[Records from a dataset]
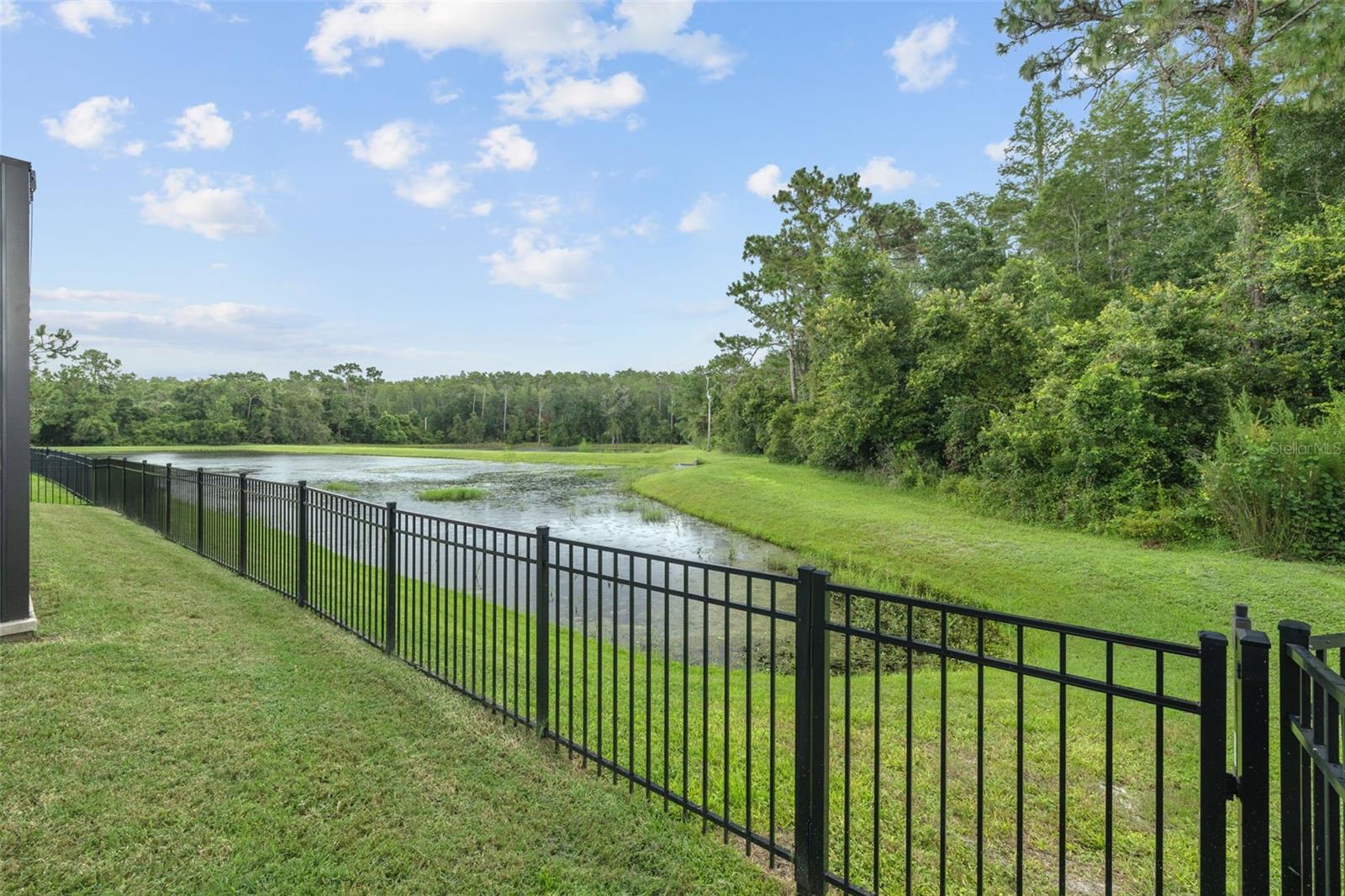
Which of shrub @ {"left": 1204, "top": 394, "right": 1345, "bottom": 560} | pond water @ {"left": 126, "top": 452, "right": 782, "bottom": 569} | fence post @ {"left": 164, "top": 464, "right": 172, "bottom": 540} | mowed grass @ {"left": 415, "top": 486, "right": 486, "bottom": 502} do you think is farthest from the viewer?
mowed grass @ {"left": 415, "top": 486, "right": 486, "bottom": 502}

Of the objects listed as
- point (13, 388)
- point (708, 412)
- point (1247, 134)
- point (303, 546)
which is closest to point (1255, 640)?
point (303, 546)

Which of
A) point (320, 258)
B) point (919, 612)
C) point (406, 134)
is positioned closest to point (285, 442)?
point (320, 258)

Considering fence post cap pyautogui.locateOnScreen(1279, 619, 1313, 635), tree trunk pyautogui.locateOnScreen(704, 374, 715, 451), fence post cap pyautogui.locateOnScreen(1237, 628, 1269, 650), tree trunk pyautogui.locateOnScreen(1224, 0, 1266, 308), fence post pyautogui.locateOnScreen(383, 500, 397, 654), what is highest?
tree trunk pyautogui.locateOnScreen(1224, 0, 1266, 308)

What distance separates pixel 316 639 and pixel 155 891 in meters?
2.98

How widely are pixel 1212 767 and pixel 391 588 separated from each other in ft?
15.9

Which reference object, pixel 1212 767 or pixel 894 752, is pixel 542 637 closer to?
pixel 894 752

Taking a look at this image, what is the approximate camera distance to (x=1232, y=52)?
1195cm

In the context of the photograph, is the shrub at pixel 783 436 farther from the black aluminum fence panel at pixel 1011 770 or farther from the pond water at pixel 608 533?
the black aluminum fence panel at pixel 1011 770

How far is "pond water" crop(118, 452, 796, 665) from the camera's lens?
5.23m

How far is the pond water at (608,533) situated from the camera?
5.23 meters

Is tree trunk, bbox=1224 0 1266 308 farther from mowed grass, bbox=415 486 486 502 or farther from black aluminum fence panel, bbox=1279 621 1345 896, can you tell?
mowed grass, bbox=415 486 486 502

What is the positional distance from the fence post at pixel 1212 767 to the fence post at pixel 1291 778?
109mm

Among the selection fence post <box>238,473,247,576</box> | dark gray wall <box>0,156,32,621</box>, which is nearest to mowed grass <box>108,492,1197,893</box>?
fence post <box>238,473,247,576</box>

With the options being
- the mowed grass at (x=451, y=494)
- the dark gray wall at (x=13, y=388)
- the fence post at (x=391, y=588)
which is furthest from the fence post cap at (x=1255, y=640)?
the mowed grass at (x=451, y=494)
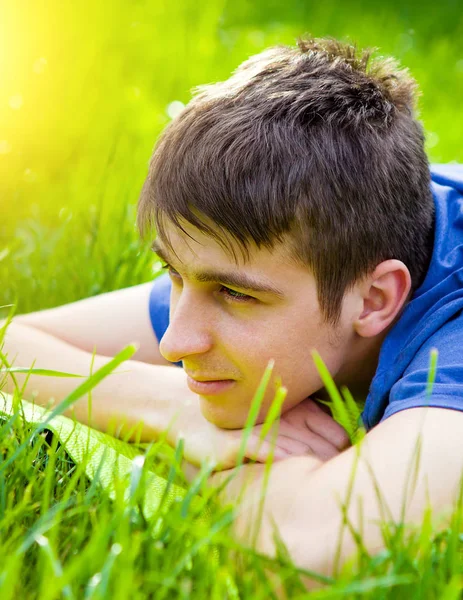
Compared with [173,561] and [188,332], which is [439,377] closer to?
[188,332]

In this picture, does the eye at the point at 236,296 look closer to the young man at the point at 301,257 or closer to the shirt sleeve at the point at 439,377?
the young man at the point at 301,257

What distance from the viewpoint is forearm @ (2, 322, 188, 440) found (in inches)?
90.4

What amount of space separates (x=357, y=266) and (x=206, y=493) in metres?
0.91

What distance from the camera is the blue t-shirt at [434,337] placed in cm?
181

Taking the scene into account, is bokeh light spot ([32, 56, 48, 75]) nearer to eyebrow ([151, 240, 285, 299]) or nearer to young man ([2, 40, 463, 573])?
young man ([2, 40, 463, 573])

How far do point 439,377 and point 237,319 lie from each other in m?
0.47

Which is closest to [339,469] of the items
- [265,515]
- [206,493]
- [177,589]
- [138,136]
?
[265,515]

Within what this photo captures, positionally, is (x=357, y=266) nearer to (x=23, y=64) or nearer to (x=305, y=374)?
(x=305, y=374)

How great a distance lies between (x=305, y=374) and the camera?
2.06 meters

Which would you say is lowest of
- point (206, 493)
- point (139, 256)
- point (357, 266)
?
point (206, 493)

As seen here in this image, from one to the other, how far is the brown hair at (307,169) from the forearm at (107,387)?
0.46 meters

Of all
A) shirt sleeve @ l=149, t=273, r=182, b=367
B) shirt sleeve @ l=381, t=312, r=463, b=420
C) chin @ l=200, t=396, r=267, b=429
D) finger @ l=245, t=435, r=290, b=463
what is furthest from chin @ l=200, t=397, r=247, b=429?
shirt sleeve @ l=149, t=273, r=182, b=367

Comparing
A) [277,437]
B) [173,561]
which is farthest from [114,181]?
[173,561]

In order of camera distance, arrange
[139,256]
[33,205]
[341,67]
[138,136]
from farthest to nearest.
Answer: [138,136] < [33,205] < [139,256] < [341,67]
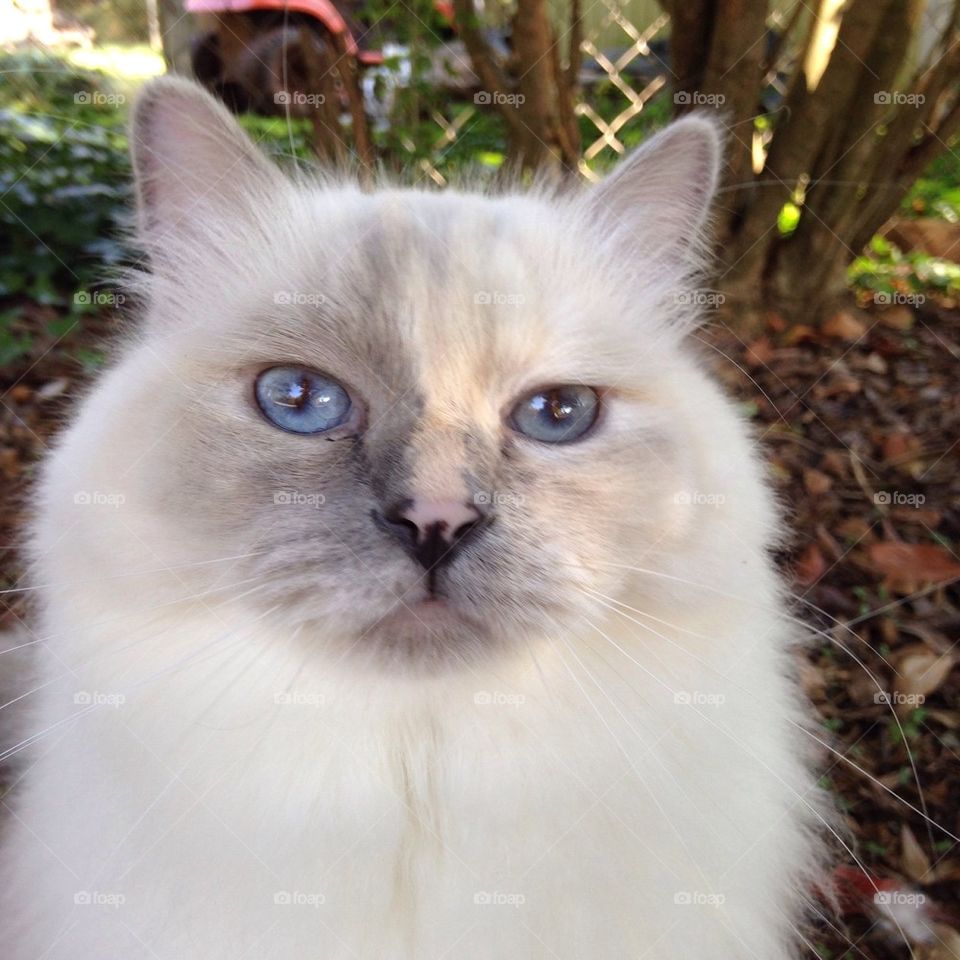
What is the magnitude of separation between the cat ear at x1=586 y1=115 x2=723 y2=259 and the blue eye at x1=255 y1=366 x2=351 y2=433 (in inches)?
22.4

_The task:_
Put each line of the data, from the line containing "What is the magnitude" through the end of the data, into a Markdown table with the columns Row and Line. Leave out any blank lines.

_Answer to the exercise:_
| Row | Line |
|---|---|
| 1 | What is the magnitude of separation between the cat ear at x1=586 y1=115 x2=723 y2=259 and the blue eye at x1=255 y1=366 x2=351 y2=433 (in inches)? |
| 2 | 22.4 |